**TO BE DONE:**
Each entry below is to be given again word for word, with no pictures.

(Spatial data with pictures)
________

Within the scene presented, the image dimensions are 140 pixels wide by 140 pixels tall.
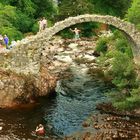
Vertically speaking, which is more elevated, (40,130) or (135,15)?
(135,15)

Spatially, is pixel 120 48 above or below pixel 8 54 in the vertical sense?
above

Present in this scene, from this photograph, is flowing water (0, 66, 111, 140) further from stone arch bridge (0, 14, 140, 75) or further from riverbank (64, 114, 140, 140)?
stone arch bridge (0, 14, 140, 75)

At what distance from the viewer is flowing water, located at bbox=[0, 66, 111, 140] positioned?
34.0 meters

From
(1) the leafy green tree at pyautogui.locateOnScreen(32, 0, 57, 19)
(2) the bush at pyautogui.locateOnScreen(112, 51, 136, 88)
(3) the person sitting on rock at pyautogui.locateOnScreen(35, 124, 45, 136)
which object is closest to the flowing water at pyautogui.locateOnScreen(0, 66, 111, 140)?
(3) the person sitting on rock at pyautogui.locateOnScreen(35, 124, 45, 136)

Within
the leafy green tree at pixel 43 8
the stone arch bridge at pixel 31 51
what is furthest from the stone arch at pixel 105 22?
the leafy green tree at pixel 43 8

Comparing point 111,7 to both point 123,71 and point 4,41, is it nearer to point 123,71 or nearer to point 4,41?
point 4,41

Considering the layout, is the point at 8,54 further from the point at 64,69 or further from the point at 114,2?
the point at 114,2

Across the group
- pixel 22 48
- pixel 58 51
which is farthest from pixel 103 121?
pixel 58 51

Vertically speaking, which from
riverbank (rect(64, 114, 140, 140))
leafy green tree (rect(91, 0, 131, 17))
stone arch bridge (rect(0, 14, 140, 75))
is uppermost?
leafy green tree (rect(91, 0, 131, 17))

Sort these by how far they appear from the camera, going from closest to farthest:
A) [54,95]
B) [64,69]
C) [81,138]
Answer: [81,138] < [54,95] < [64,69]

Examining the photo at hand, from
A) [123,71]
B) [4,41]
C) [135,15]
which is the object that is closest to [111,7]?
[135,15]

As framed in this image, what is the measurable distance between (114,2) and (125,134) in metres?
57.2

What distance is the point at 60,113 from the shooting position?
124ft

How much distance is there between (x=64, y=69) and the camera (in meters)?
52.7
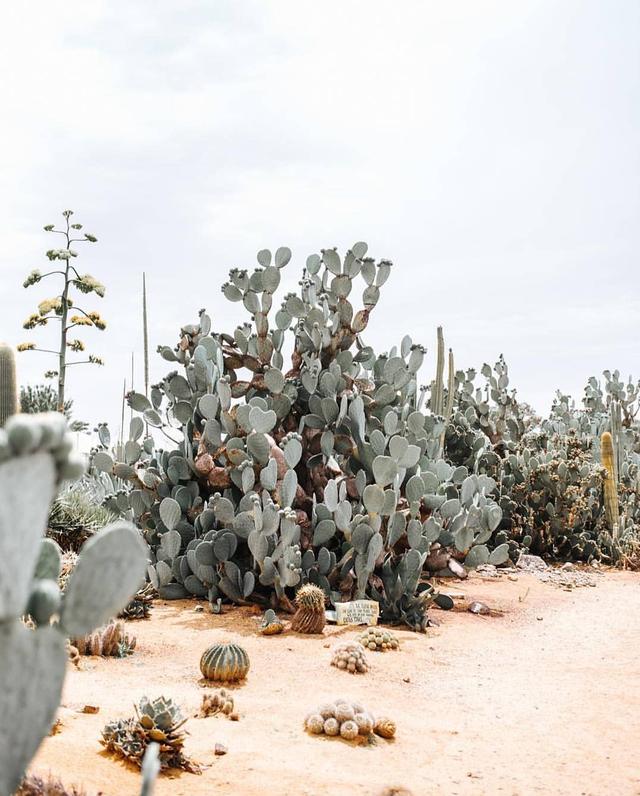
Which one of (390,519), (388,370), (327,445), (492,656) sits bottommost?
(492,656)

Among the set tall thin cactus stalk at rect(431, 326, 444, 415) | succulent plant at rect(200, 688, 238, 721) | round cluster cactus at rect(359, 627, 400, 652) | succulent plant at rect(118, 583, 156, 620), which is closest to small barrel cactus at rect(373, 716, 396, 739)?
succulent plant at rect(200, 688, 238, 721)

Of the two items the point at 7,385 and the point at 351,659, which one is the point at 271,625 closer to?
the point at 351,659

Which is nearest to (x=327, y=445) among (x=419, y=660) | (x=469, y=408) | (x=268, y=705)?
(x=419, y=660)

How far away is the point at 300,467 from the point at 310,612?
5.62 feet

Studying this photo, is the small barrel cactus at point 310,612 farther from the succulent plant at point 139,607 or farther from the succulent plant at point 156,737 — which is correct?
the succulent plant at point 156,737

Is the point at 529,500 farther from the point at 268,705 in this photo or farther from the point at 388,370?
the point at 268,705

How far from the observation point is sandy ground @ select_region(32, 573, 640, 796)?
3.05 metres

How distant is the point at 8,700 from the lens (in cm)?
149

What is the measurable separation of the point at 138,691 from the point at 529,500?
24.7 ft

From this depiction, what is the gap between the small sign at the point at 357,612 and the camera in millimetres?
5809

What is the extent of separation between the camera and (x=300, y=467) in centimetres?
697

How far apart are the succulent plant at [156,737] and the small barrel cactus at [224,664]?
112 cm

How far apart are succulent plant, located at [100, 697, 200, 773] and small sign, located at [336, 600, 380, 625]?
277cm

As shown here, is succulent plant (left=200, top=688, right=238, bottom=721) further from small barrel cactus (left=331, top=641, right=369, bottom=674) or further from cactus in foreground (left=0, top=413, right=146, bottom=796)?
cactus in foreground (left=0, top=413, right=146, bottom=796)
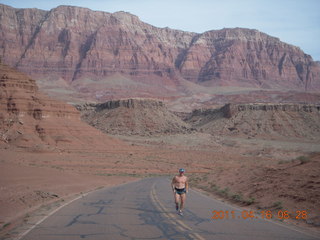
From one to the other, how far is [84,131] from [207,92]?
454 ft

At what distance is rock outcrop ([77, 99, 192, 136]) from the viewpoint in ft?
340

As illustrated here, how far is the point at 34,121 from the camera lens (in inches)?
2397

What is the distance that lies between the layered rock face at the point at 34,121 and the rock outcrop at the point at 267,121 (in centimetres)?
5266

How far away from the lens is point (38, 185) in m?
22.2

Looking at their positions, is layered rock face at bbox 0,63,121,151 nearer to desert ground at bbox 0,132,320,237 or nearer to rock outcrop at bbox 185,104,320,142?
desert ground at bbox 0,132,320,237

________

**ANSWER FOR THIS EXERCISE:**
Within the scene presented, the image dimensions are 140 pixels wide by 140 pixels tall.
Vertically speaking, which is more elevated, (40,130) or (135,15)?
(135,15)

Spatially, is pixel 120 48 above or below pixel 8 54 in the vertical sense?
above

Present in this scene, from this photograph, is flowing water (0, 66, 111, 140) further from stone arch bridge (0, 14, 140, 75) or further from riverbank (64, 114, 140, 140)?
stone arch bridge (0, 14, 140, 75)

At what distance from the viewer is flowing water, located at bbox=[0, 66, 111, 140] positioned?
34.0 meters

From
(1) the leafy green tree at pyautogui.locateOnScreen(32, 0, 57, 19)
(2) the bush at pyautogui.locateOnScreen(112, 51, 136, 88)
(3) the person sitting on rock at pyautogui.locateOnScreen(35, 124, 45, 136)
which object is closest to the flowing water at pyautogui.locateOnScreen(0, 66, 111, 140)?
(3) the person sitting on rock at pyautogui.locateOnScreen(35, 124, 45, 136)

Within
the leafy green tree at pixel 43 8
the stone arch bridge at pixel 31 51
what is furthest from the stone arch at pixel 105 22?
the leafy green tree at pixel 43 8

Comparing point 111,7 to both point 123,71 and point 4,41, is it nearer to point 123,71 or nearer to point 4,41?
point 4,41

Considering the layout, is the point at 8,54 further from the point at 64,69 or further from the point at 114,2?
the point at 114,2

Across the group
- pixel 22 48
- pixel 58 51
which is farthest from pixel 103 121?
pixel 58 51

Vertically speaking, which from
riverbank (rect(64, 114, 140, 140))
leafy green tree (rect(91, 0, 131, 17))
stone arch bridge (rect(0, 14, 140, 75))
is uppermost?
leafy green tree (rect(91, 0, 131, 17))

Sort these by how far they appear from the camera, going from closest to farthest:
A) [54,95]
B) [64,69]
C) [81,138]
Answer: [81,138] < [54,95] < [64,69]

Examining the photo at hand, from
A) [123,71]
B) [4,41]
C) [135,15]
which is the object that is closest to [111,7]?
[135,15]

As framed in this image, what is the measurable distance between (114,2) and (125,134) in metres?
57.2

What distance is the point at 60,113 from the shooting position?
124ft

How much distance is there between (x=64, y=69) and the camera (in meters)?
52.7
Which one of (390,519), (388,370), (327,445), (492,656) sits bottommost?
(492,656)

Among the set tall thin cactus stalk at rect(431, 326, 444, 415) | succulent plant at rect(200, 688, 238, 721) | round cluster cactus at rect(359, 627, 400, 652) | succulent plant at rect(118, 583, 156, 620), which is closest to small barrel cactus at rect(373, 716, 396, 739)?
succulent plant at rect(200, 688, 238, 721)

Of the two items the point at 7,385 and the point at 351,659, which one is the point at 271,625 closer to?
the point at 351,659

Which is nearest to (x=327, y=445) among (x=419, y=660) | (x=469, y=408) | (x=268, y=705)?
(x=419, y=660)

How far away is the point at 300,467 from the point at 310,612?
5.62 feet

Studying this photo, is the small barrel cactus at point 310,612 farther from the succulent plant at point 139,607 or farther from the succulent plant at point 156,737 — which is correct?
the succulent plant at point 156,737

Is the point at 529,500 farther from the point at 268,705 in this photo or farther from the point at 388,370?
the point at 268,705

How far from the observation point is sandy ground @ select_region(32, 573, 640, 796)?
3.05 metres

How distant is the point at 8,700 from the lens (in cm)?
149

What is the measurable separation of the point at 138,691 from the point at 529,500?
24.7 ft

From this depiction, what is the gap between the small sign at the point at 357,612 and the camera in millimetres?
5809

What is the extent of separation between the camera and (x=300, y=467) in centimetres?
697

How far apart are the succulent plant at [156,737] and the small barrel cactus at [224,664]?
112 cm

How far apart are succulent plant, located at [100, 697, 200, 773] and small sign, located at [336, 600, 380, 625]?
277cm

As shown here, is succulent plant (left=200, top=688, right=238, bottom=721) further from small barrel cactus (left=331, top=641, right=369, bottom=674) or further from cactus in foreground (left=0, top=413, right=146, bottom=796)?
cactus in foreground (left=0, top=413, right=146, bottom=796)
From one to the other, how far is [84,131] from [207,92]?
454 ft

At what distance is rock outcrop ([77, 99, 192, 136]) from the viewpoint in ft?
340

As illustrated here, how far is the point at 34,121 from the camera lens (in inches)?
2397

What is the distance that lies between the layered rock face at the point at 34,121 and the rock outcrop at the point at 267,121 (in centimetres)?
5266

How far away from the lens is point (38, 185) in m?
22.2

Looking at their positions, is layered rock face at bbox 0,63,121,151 nearer to desert ground at bbox 0,132,320,237 or nearer to rock outcrop at bbox 185,104,320,142?
desert ground at bbox 0,132,320,237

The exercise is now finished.